In displaying Unicode character data, one or more glyphs may be selected to depict a particular character. These glyphs are selected by a rendering engine during composition and layout processing.

Font

A collection of glyphs used for the visual depiction of character data.

Unicode – encodings:

UTF-32
- 4 octets per character
UTF-16
- each character in Basic Multilingual Plane: 2 octets
- other characters 4 octets
UTF-8
- 1–6 octets per character
- number of 1's in the first octet determines the number of octets
- “continuation octets” have the form 10xxxxxx
- advantage: ASCII is a subset of UTF-8
- for Czech, 1 or 2 octets is enough for all the characters

(source: http://ufal.mff.cuni.cz/~zabokrtsky/courses/npfl092/html/slides/w3c_slidy/02.html#(9))

More Unicode – Character Names

Use the \N{charname} notation to get the character by that name for use in interpolated literals (double-quoted strings and regexes). In v5.16, there is an implicit

use charnames qw(:full :short);

"\N{MATHEMATICAL ITALIC SMALL N}" # :full
"\N{GREEK CAPITAL LETTER SIGMA}" # :full

Anything else is a Perl-speciﬁc convenience abbreviation. Specify one or more scripts by names if you want short names that are script-speciﬁc.

"\N{Greek:Sigma}" # :short
"\N{ae}" # latin
"\N{epsilon}" # greek

(from Perl Unicode Cookbook)

What characters are there really?

use Unicode::Normalize 'NFD';
use open qw(:std :utf8);

while (<>) {
    $_ = NFD($_);    # separate the combining diacritics ...
#    s/\p{Mn}//g;     # ... and strip it
    printf "U+%v04X\n", $_;
}

Unicode Normalization

Form	Description
Normalization Form D (NFD)	Canonical Decomposition
Normalization Form C (NFC)	Canonical Decomposition, followed by Canonical Composition
Normalization Form KD (NFKD)	Compatibility Decomposition
Normalization Form KC (NFKC)	Compatibility Decomposition, followed by Canonical Composition

See http://www.unicode.org/reports/tr15/ and perldoc Unicode::Normalize

Unicode Normalization Ⅱ – Potential Pitfalls

Singletons – Angström and Ohm symbols

Å looks like Å and Ω looks like Ω. However after decomposing them, you don't get them back by recomposing.

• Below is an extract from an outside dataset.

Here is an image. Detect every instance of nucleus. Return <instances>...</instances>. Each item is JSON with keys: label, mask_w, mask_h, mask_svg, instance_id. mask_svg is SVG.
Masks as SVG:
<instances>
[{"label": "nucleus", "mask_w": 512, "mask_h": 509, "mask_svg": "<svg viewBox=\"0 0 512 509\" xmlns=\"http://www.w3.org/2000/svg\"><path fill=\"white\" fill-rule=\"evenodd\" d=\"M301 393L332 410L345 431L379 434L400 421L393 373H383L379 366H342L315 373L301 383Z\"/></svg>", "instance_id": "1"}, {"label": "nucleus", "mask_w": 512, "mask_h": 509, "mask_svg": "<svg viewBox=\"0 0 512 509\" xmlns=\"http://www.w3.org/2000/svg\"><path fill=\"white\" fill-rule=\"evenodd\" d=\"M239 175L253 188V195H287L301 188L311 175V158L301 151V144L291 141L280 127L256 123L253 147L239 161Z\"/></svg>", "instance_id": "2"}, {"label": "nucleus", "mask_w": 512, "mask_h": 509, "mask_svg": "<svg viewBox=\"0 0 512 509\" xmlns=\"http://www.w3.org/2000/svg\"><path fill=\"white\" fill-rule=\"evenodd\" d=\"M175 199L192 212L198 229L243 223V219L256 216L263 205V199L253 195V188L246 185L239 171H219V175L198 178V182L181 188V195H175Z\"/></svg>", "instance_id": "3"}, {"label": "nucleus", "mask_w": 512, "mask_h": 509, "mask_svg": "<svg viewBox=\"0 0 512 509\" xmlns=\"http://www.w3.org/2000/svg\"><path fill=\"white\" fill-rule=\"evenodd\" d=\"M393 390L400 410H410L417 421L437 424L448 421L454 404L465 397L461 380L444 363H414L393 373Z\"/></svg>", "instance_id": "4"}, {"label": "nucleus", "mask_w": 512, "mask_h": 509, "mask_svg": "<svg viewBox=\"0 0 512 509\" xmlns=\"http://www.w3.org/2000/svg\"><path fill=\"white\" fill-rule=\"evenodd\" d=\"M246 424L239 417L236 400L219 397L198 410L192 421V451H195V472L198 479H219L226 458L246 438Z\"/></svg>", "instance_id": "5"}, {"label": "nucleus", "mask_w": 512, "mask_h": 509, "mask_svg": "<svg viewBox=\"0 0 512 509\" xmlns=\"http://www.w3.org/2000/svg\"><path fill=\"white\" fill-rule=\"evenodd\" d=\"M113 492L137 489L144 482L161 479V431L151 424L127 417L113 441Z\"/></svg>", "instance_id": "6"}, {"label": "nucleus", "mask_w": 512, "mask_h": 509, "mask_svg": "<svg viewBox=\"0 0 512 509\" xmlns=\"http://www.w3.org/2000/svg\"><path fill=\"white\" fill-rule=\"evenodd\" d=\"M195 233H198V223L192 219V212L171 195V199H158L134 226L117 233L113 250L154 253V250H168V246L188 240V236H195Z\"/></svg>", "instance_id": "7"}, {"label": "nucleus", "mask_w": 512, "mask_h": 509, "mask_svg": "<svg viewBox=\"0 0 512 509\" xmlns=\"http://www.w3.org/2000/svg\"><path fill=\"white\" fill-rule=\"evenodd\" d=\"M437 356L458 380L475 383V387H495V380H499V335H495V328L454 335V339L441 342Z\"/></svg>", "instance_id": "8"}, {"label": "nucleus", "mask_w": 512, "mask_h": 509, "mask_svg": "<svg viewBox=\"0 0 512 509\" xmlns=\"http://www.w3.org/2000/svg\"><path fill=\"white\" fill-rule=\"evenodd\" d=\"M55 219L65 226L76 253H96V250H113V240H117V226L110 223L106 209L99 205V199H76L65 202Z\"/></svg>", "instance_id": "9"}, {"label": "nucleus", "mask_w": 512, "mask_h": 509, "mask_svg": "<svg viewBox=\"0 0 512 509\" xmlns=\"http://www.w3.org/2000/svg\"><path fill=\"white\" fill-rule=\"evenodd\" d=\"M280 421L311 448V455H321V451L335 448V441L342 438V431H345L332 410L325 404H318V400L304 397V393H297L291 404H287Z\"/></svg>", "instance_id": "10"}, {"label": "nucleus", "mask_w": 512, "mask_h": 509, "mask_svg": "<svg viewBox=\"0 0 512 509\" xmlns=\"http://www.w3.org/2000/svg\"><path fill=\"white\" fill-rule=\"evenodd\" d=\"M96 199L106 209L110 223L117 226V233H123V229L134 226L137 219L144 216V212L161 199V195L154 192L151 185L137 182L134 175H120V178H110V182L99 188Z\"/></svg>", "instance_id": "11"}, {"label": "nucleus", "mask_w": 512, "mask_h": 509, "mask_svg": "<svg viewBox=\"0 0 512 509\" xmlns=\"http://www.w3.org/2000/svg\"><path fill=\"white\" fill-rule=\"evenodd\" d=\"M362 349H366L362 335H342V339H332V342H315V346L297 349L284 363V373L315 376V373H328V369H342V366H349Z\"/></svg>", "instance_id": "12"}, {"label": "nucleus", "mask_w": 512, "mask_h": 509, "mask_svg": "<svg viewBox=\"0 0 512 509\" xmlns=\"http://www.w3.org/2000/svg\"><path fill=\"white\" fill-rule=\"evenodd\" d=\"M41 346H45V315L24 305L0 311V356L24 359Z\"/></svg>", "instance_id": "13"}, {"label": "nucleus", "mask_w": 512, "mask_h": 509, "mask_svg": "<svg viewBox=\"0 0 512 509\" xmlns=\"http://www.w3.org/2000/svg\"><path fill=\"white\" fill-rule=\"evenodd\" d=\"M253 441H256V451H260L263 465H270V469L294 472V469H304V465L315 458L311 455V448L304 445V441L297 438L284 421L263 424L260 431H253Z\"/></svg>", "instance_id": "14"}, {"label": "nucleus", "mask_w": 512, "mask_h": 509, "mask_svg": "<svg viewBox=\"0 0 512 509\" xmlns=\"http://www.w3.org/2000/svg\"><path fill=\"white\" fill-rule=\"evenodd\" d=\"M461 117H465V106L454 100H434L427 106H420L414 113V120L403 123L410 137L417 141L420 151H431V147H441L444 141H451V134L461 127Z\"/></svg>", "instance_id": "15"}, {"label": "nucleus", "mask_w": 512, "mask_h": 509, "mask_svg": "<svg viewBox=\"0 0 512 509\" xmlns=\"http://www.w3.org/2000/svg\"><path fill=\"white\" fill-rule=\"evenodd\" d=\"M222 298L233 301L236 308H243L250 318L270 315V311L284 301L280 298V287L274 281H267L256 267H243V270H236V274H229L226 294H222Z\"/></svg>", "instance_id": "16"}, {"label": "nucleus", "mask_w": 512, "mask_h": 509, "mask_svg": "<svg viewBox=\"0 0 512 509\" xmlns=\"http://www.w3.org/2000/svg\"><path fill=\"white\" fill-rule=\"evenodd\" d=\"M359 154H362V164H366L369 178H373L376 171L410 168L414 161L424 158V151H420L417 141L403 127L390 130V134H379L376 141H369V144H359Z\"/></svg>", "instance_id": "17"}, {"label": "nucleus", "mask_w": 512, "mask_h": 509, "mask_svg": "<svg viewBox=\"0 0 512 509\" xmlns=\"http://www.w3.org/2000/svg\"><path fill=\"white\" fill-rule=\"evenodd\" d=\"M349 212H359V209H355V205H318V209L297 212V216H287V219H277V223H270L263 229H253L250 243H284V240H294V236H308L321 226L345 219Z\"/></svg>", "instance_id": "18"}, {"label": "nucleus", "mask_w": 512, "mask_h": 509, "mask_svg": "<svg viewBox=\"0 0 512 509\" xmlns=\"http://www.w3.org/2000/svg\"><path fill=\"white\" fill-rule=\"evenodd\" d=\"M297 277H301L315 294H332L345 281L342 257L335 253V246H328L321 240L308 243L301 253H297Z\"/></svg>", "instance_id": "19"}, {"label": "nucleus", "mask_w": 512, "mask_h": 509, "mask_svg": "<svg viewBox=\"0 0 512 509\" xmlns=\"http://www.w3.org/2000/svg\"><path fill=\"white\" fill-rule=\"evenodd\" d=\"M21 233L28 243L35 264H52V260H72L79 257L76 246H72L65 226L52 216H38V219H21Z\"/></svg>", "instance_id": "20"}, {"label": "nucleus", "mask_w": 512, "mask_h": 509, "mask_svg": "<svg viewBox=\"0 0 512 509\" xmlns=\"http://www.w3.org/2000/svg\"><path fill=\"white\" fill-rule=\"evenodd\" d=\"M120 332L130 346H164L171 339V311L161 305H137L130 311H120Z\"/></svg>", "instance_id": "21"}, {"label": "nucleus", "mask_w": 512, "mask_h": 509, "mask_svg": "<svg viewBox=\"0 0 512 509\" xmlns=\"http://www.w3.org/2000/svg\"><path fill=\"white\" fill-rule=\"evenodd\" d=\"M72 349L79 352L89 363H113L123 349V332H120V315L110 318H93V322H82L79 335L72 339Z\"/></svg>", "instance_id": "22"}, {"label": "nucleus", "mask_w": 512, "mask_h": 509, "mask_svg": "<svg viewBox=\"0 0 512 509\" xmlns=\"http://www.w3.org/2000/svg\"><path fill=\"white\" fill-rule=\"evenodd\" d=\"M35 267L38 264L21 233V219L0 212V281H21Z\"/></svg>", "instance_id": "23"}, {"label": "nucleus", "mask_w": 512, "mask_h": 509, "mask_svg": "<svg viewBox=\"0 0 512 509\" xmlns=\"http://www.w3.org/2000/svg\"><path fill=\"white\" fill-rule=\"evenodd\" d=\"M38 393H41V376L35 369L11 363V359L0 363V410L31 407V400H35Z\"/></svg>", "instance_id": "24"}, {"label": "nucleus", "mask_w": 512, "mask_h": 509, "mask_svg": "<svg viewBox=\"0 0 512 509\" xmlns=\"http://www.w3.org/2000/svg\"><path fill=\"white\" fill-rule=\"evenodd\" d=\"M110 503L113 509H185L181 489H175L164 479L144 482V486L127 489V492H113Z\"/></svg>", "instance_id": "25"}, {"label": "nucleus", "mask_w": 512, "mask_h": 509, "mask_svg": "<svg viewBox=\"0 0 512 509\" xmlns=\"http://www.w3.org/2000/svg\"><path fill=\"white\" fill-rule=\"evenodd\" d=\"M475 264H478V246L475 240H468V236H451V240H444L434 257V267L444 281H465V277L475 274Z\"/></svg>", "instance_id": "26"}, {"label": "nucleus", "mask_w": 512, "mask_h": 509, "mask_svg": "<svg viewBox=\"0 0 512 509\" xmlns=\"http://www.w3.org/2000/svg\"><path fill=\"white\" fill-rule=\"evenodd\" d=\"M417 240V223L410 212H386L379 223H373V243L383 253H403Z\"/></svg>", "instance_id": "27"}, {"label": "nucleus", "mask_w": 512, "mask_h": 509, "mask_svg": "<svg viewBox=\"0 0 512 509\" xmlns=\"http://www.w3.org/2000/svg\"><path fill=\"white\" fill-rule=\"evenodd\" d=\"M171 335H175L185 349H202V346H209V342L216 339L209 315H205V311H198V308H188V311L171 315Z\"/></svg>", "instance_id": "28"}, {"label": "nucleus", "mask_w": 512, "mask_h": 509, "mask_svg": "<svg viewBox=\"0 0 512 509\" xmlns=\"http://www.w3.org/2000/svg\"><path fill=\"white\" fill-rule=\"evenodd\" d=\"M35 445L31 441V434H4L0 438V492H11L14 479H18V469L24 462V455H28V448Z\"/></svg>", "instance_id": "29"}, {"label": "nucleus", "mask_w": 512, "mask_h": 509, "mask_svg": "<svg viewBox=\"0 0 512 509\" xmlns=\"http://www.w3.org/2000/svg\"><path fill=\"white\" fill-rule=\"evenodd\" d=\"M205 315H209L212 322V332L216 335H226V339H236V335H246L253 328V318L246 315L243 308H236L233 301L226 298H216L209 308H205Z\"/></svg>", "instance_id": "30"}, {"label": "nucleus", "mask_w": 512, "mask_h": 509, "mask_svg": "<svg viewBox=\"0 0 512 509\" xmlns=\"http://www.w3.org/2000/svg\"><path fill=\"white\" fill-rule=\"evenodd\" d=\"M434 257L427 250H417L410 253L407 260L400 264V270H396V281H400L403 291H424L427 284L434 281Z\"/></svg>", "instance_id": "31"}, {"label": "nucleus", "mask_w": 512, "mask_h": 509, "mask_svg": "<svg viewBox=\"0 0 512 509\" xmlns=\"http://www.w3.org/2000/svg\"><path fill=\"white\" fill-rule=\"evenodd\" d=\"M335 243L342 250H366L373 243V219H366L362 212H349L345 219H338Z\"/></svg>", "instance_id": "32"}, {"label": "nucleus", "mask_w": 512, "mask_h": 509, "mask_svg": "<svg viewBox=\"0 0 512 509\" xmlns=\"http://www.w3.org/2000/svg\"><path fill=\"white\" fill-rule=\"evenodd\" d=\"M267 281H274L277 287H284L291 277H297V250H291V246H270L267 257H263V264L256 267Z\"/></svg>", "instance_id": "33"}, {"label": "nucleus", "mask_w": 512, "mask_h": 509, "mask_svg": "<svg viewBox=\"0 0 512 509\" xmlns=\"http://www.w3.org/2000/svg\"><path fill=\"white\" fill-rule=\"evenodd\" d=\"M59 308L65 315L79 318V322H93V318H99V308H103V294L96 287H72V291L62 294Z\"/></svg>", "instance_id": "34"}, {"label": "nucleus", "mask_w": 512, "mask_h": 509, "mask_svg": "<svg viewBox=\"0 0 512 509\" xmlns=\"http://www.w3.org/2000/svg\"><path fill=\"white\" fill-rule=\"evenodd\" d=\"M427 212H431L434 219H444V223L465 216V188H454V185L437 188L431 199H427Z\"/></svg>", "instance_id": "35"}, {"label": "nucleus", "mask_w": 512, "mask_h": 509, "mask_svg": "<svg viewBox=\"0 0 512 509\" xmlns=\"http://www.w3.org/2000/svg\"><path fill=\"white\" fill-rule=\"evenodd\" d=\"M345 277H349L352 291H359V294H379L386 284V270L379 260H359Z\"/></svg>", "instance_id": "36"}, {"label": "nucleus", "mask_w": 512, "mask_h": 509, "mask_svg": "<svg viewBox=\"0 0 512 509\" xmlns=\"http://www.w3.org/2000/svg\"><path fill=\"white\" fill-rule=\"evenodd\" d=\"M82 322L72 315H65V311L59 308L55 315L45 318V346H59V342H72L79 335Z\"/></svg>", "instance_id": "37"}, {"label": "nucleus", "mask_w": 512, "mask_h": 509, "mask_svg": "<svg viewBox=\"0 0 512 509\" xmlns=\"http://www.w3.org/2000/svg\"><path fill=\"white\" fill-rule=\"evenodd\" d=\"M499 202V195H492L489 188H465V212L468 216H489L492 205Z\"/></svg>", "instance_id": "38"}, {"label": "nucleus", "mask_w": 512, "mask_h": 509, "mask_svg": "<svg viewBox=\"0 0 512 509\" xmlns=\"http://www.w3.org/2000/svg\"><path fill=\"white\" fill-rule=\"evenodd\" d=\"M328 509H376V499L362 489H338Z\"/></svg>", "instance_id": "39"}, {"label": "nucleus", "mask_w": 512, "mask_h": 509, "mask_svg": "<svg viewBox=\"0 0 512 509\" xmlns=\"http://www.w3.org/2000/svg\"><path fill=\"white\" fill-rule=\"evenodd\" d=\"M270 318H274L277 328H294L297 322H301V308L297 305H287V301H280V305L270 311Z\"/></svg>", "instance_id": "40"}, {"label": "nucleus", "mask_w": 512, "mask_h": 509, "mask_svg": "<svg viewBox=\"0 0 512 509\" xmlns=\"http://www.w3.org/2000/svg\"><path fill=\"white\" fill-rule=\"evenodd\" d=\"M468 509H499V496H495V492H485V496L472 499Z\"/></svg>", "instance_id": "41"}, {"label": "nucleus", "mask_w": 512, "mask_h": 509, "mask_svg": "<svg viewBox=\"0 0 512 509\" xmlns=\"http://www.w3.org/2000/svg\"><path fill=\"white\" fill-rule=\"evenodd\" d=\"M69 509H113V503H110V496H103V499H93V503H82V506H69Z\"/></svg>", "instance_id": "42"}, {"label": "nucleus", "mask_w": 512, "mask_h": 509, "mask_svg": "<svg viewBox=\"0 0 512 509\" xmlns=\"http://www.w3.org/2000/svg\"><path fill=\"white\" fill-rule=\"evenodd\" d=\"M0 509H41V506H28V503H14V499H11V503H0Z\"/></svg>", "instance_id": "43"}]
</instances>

Unicode Normalization Ⅲ – Potential Pitfalls

Compatibility (K) Composites

Compatible (K) forms remove formating distinctions. Sometimes needed. E.g. if one insists that 'office' should actually be 6 characters, not four (with 'ﬃ' ligature) or five (with 'f' and 'ﬁ' ligature).

Beware of this when comparing strings.

Robust stripping of diacritics

Unicode "compositional characters"
- 2 different ways to represent a "combined" character
- normalisation (everything combined or split) (not that simple, we know)
- decomposed representation allows us to work with diacritics separately

use Unicode::Normalize 'NFD';
use open qw(:std :utf8);

while (<>) {
    $_ = NFD($_);    # separate the combining diacritics ...
    s/\p{Mn}//g;     # ... and strip it
    print;
}

Robust stripping of diacritics Ⅱ

Not always so simple: Devanagari

अनुस्वारः [anusvāra] vs. candrabindu (anunāsika)
- common error in Hindi
- normalisation is linguistically wrong, but possible and practical
- DEVANAGARI SIGN CANDRABINDU is not "diacritic", but it is "nonspacing mark": Mn
- DEVANAGARI SIGN ANUSVARA too, so they can both be stripped like diacritics.
nukta often missing (even though it should be written)
- Remove everywhere?
different order: +vocal+candrabindu, or +candrabindu+vocal
danda (U+0964, not |, U+007C, VERTICAL BAR) vs. full stop after a sentence
"double danda"
devanagari vs. arabic numbers
variability of spelling of words of English origin impossible to normalise: no rules

Even More Unicode (in Perl)

Perl Unicode Cookbook
The Effective Perler
What is Wrong with Sort and How to Fix It
- correct sorting: Unicode and Locale aware
- German (ö = oe), English and Czech (g, h, ch, i) alphabetical sorts (e.g. for a phonebook) differ.
Always decompose and recompose (and think about what happens)!